Microorganisms
- Discipline: Biology
- Language: English
- Edited by: Martin Von Bergen

Publication details
- History: 2013–present
- Publisher: MDPI
- Frequency: Continuous
- Open access: Yes
- License: Creative Commons Attribution License
- Impact factor: 4.7 (2025)

Standard abbreviations
- ISO 4: Microorganisms

Indexing
- ISSN: 2076-2607
- LCCN: 2020426864
- OCLC no.: 870683254

Links
- Journal homepage;

= Microorganisms (journal) =

Microorganisms is a peer-reviewed open-access scientific journal that covers various areas of microbiological research, including microbial taxonomy, molecular biology, genetics, and ecology. It is published by MDPI and was established in 2013. The editor-in-chief is Nico Jehmlich (UFZ-Helmholtz Centre for Environmental Research).

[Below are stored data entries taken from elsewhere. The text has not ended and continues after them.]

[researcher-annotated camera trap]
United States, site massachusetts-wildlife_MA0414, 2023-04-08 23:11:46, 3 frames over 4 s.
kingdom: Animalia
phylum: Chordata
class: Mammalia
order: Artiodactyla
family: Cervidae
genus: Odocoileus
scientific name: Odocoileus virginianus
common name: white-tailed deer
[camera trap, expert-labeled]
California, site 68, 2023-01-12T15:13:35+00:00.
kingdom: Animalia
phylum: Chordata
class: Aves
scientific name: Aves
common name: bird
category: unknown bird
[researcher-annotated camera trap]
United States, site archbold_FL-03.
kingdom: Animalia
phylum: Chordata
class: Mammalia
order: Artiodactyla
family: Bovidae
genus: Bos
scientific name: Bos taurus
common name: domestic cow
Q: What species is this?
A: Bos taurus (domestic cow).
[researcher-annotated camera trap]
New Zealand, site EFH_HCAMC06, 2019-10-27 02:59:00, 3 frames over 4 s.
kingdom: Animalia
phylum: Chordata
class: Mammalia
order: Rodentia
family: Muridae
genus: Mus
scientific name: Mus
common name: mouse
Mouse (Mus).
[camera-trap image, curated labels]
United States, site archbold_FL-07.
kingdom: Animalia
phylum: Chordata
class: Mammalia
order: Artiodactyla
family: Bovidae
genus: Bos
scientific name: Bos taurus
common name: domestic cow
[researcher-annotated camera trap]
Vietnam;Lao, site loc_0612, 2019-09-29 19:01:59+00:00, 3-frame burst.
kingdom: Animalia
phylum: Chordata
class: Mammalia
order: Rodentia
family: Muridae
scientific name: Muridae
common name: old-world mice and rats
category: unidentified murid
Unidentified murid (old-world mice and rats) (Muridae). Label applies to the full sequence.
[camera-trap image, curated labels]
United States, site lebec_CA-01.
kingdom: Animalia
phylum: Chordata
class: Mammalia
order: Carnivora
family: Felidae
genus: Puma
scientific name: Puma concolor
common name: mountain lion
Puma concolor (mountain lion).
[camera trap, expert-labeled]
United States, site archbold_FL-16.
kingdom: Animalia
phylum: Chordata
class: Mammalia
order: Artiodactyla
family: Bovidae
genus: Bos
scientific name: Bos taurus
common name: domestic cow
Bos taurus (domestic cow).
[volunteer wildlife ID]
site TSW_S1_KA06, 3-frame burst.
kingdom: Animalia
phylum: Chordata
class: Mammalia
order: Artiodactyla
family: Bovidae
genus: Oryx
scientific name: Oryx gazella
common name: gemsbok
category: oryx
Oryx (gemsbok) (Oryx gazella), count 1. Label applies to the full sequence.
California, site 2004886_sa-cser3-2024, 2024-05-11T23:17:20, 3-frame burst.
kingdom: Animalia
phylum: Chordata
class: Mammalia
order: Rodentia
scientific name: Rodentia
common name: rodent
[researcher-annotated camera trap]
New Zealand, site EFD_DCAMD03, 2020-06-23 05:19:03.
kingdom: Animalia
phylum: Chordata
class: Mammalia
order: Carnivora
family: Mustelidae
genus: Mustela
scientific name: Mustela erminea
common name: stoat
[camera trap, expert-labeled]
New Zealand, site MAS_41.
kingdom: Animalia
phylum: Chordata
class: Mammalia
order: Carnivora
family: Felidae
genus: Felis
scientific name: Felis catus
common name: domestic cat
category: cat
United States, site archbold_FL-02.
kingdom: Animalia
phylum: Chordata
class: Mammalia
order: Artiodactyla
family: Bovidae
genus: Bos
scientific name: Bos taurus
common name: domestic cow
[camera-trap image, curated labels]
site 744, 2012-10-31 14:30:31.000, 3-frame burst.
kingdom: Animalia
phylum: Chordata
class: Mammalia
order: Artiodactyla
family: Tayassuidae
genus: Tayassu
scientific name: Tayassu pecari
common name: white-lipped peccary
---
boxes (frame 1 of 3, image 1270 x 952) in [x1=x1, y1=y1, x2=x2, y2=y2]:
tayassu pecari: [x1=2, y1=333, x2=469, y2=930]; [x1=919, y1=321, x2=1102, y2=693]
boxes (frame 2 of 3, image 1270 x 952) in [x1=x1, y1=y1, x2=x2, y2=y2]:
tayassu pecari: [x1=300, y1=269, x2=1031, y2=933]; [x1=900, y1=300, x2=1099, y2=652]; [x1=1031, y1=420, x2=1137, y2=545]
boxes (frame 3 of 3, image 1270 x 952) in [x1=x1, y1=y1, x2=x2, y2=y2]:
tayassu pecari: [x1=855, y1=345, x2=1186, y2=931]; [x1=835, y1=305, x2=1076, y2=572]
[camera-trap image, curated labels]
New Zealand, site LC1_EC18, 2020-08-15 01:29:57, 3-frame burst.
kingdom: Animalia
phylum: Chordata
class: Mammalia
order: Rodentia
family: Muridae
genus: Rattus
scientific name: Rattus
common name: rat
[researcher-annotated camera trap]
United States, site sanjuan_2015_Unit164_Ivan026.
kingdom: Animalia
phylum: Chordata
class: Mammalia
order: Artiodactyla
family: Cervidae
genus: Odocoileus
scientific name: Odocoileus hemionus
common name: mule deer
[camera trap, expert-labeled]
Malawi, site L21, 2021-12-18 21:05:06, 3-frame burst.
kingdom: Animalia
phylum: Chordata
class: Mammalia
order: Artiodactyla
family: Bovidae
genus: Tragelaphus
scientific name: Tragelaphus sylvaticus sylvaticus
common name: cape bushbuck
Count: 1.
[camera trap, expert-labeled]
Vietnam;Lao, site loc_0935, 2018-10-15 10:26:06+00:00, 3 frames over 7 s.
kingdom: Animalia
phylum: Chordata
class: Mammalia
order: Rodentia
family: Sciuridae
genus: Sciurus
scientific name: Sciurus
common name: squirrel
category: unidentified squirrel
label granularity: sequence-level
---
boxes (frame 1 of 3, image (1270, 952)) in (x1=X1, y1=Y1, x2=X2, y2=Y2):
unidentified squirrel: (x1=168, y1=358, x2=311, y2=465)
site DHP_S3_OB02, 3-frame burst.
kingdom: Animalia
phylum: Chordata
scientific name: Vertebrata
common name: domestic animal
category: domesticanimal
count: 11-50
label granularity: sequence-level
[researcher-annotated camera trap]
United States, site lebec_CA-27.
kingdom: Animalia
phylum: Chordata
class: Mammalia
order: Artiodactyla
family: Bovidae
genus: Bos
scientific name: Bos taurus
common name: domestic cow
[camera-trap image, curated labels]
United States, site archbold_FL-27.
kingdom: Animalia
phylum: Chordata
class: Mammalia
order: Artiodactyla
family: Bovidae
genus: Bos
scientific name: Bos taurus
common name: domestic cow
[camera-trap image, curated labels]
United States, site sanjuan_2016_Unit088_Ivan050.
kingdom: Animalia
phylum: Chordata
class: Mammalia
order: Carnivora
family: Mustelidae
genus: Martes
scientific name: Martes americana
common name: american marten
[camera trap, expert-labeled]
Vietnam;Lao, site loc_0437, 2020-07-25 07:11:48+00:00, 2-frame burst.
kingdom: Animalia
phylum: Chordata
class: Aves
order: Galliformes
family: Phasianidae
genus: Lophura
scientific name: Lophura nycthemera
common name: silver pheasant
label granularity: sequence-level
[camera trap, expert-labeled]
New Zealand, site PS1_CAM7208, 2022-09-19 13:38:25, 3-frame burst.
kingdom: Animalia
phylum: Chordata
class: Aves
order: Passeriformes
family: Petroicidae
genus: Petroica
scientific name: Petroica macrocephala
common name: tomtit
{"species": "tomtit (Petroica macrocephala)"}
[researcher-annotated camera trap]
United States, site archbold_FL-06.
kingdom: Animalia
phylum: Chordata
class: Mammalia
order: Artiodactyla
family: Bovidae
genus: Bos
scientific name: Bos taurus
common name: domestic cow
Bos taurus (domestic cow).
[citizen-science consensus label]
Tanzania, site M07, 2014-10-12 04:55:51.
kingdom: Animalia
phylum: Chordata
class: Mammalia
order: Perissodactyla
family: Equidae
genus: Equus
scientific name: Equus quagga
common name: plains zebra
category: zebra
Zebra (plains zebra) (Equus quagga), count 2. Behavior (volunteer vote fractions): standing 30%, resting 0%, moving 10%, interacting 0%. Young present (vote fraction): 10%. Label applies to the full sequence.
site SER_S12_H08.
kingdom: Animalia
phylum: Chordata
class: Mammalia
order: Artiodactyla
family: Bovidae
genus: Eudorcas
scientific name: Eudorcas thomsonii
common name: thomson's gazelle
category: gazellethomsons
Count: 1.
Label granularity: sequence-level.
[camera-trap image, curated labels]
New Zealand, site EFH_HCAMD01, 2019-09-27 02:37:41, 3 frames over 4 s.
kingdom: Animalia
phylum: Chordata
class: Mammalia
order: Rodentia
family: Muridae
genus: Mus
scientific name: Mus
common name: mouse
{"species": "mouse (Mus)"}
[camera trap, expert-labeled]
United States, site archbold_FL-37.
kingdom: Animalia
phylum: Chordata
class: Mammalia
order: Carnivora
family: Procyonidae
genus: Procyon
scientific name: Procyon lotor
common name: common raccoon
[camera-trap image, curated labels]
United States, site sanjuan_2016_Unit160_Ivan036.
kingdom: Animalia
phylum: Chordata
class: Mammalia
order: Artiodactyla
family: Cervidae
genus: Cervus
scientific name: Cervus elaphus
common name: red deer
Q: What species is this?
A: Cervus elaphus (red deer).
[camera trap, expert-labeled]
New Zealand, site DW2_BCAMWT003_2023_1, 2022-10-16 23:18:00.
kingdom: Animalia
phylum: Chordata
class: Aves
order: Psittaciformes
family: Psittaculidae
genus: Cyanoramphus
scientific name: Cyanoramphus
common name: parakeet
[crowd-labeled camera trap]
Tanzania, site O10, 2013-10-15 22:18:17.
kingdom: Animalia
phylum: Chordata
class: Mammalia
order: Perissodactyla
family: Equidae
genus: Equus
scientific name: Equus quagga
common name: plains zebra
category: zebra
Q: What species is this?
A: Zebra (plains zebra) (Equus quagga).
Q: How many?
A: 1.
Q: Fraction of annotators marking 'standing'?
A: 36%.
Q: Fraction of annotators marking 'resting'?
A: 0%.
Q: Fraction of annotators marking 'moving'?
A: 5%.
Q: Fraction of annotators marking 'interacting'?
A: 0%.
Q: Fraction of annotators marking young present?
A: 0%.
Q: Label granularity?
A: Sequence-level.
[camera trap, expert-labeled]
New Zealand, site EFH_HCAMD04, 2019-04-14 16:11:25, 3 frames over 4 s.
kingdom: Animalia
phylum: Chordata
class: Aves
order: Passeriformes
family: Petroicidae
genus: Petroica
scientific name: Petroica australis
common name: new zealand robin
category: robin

The journal publishes original research articles, review articles, and short communications.

==Abstracting and indexing==
The journal is abstracted and indexed in:

- CAB Abstracts
- EBSCO databases
- ProQuest databases
- Science Citation Index Expanded
- Scopus

According to the Journal Citation Reports, the journal has a 2025 impact factor of 4.7.